Dylife Lead Mine
Dylife was a small lead mining community which was totally abandoned when the mine closed at the end of the 1800’s. The site has an interesting history, with evidence of lead mining taking place as early as the Roman period and in 1851 Dylife mine had the biggest waterwheel on the British mainland (63’ diameter), however, Dylife is probably most famous for a multiple murder than took place in the 18th century and has been embellished slightly in local folklore ever since.

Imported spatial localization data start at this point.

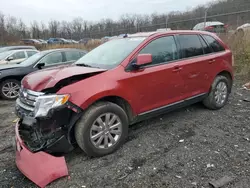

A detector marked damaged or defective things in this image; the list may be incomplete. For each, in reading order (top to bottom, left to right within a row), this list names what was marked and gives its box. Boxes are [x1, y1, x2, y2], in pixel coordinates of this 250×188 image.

crumpled hood [21, 65, 106, 92]
broken headlight [33, 94, 70, 117]
damaged front bumper [15, 121, 69, 187]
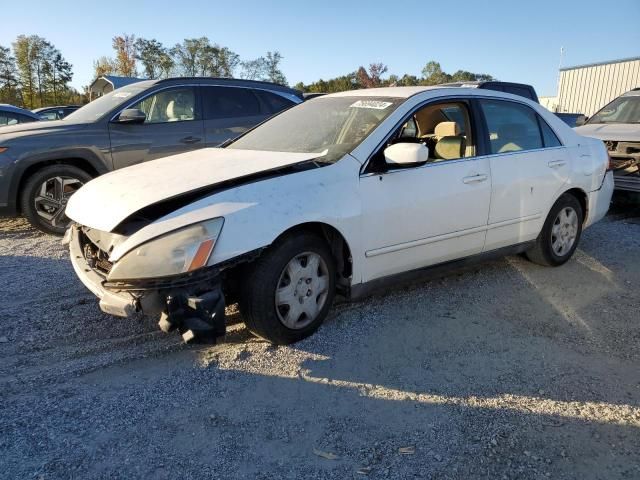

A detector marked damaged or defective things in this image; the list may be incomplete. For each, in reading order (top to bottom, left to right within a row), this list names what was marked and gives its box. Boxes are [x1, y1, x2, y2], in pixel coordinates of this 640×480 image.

cracked hood [576, 123, 640, 142]
cracked hood [67, 148, 324, 234]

John Jones or Sion Jones was a blacksmith (Sion y Gof – Sion the Blacksmith) and he came to Dylife looking fo rwork in the 1700’s, leaving his wife and two children at home in Ystumtuen, Cardiganshire. Sion started having an affair with a maid servant in Dylife, so when his wife and children visited him it must have caused him a few problems, though their short stay seemed pleasant enough. When they were set to leave, Sion threw his wife, Catherine David and children Avania Lloyd and Thomas Lloyd down an open pit shaft and that is where they died. The dates vary very slightly depending upon the source, but in Welsh Folk Tales by Robin Gwyndaf, he suggests the date and time of the murder as 3.00pm on 23 October 1719. In the following January the bodies were discovered and Sion was arrested for their murder. In one version, examination of the bodies showed that one of the children had not died immediately and had eaten their mother’s breast. Sion is said to have blamed the cause of his actions on “some other woman and the devil”.
Sion was found guilty after his confession and hung on nearby Pen Y Grocbren (Gallows Hill). His body was then put in a gibbet as a warning to other wrong doers. It is said in one account of the story that as the blacksmith he had to make the frame from which he was himself hung. In 1938 a grim discovery was made. Sions skull and part of the metal frame he was gibbeted in was found and this is now on display in the National History Museum at St Fagans.

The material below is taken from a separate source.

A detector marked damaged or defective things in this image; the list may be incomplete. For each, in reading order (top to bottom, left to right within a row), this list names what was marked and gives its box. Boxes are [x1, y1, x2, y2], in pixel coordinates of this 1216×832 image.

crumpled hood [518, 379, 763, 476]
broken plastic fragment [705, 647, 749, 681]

In their book The Encyclopedia of Ghost and Spirits, John and Anne Spencer refer to a report that appeared in the Cambrian News on 14 November 1986. The report concerns a man called Jeff who had entered the old mines at Dyliffe. Jeff had experience of being underground in mines and was used to them. Whilst walking down one of the passages he heard a noise like somebody humming from somewhere in front of him. Jeff called out, assuming that there was somebody else investigating the mine but got no response. When he reached a pool, he thought the humming was coming from the far side and shone his light (a head lamp I assume) in that direction, only to find a blank wall. He could still hear the humming voice from that direction though. He turned off his lamp realising that anybody down there must have a light source of their own and if he extinguished his, he had a better chance of seeing the other explorer’s light. Then he saw ‘a white or pale blue shape about the size of a small man. It gave off a sort of glow, but not like a torch’. Jeff left the mine quickly.
Apparently, now and again, lights have been seen leaving the mine and slowly flying away into the sky.
The huge wheel at Dylife was dismantled when the mine closed and shipped to Canada. It had supposedly worked not stop for fifty years.